* _Source passage_:
►

Dear Santa,
Please ship me a busted sealed deck.
Thanks,
Gavin
… No, really. That’s how I’ve been feeling this entire limited PTQ season.
I want to play on the Pro Tour again. Badly. After a narrow miss in the Standard season I maximized the number of sealed qualifiers I could attend, even finagling my way to the PTQ in Phoenix. I also tested the format a lot — the actual sealed format as well as booster draft — to try and stay ahead of the curve.
How did that work out? Well, I managed to play an alright sealed pool to a 6-2 finish at the Pro Tour: Austin PTQ because not everybody had caught on to the speed of the format. While I was ahead of the curve I was doing fine. But other than that, my only notable finish was 7-2 in a Magic Online PTQ — a result obtained mostly because of the absurd quantity of playable white X/3’s in my pool coupled with Ob Nixilis and double Trusty Machete. As you can imagine, winning with that pool was like slicing bread with a steak knife — or at least it was until I ran into the opponent’s wielding harder loaves of bread.

◄

* _Written tasks_:
a. In the PTQ post, what record did the writer finish with at the Pro Tour: Austin PTQ?
b. Please reproduce everything in the PTQ post from "How did that" down to "loaves of bread.".
These lines have no connection to the PTQ post.

(Entries about spatial positioning)

►

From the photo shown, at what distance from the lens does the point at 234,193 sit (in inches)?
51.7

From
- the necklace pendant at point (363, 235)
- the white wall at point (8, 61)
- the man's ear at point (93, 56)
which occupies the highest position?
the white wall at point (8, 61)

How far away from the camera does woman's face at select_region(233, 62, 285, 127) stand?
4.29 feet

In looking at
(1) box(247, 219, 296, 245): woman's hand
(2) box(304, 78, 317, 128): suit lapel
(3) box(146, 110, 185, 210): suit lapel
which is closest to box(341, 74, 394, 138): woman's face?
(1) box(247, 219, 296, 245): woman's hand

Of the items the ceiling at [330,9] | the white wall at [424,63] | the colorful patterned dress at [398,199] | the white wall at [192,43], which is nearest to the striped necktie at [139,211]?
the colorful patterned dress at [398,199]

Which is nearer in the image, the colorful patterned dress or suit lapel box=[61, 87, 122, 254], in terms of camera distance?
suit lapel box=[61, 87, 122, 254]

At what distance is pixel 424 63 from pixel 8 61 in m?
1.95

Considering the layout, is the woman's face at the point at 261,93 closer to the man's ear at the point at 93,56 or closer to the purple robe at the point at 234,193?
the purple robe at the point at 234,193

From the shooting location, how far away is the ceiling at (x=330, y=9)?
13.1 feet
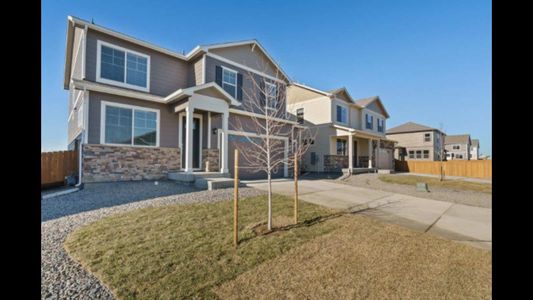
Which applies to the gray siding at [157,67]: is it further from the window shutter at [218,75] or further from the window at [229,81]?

◄

* _Problem solutions_:
a. 6-2

b.
How did that work out? Well, I managed to play an alright sealed pool to a 6-2 finish at the Pro Tour: Austin PTQ because not everybody had caught on to the speed of the format. While I was ahead of the curve I was doing fine. But other than that, my only notable finish was 7-2 in a Magic Online PTQ — a result obtained mostly because of the absurd quantity of playable white X/3’s in my pool coupled with Ob Nixilis and double Trusty Machete. As you can imagine, winning with that pool was like slicing bread with a steak knife — or at least it was until I ran into the opponent’s wielding harder loaves of bread.